[Spatial reasoning dataset excerpts]
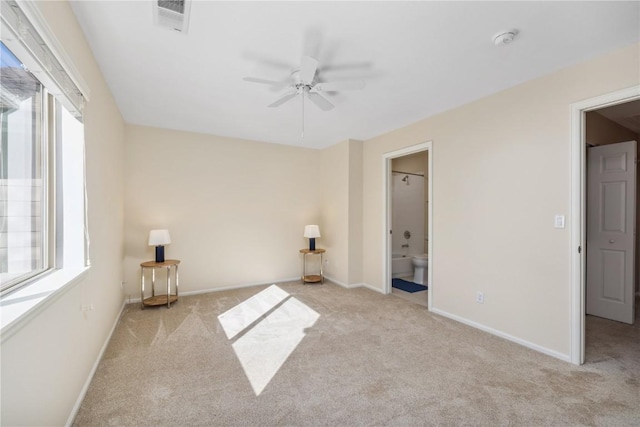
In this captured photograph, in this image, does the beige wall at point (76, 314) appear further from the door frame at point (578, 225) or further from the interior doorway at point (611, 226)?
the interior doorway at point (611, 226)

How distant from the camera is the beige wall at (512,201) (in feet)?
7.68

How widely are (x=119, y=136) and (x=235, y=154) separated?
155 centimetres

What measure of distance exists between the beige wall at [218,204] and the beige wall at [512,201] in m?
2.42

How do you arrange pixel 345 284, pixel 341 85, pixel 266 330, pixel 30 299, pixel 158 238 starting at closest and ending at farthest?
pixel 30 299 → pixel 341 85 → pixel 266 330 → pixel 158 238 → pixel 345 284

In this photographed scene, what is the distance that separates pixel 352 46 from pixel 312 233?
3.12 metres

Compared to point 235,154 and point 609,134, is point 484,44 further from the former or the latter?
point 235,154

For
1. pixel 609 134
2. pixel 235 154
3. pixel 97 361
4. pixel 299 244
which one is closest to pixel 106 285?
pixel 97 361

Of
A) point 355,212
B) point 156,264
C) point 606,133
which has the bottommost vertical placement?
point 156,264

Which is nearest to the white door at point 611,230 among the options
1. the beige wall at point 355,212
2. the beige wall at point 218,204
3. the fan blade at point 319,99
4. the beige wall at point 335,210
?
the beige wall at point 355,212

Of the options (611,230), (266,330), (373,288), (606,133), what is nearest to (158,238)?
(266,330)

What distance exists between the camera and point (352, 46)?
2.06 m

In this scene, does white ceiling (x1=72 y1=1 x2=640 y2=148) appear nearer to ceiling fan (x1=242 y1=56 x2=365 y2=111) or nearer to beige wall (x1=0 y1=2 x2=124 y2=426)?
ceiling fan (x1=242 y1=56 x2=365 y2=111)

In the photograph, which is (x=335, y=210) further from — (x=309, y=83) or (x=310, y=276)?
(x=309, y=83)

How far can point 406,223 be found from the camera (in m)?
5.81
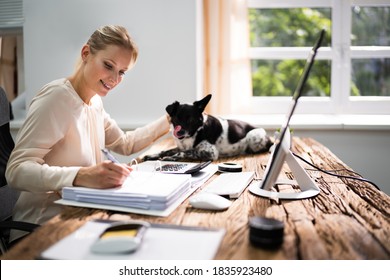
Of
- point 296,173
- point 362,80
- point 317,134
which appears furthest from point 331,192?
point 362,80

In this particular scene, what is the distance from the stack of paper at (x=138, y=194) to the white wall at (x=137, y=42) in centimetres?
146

PROBLEM TO WORK ON — Format the records from the line containing "In this particular" through the end of the records as a two-column CSV with the columns text and answer. Put one row per record and each value in a single quoted field, with any line breaks changed to spaces.

SOLVED EXERCISE —
text,answer
"In this particular scene, what is the distance from the stack of paper at (x=138, y=194) to the white wall at (x=137, y=42) in centimetres?","146"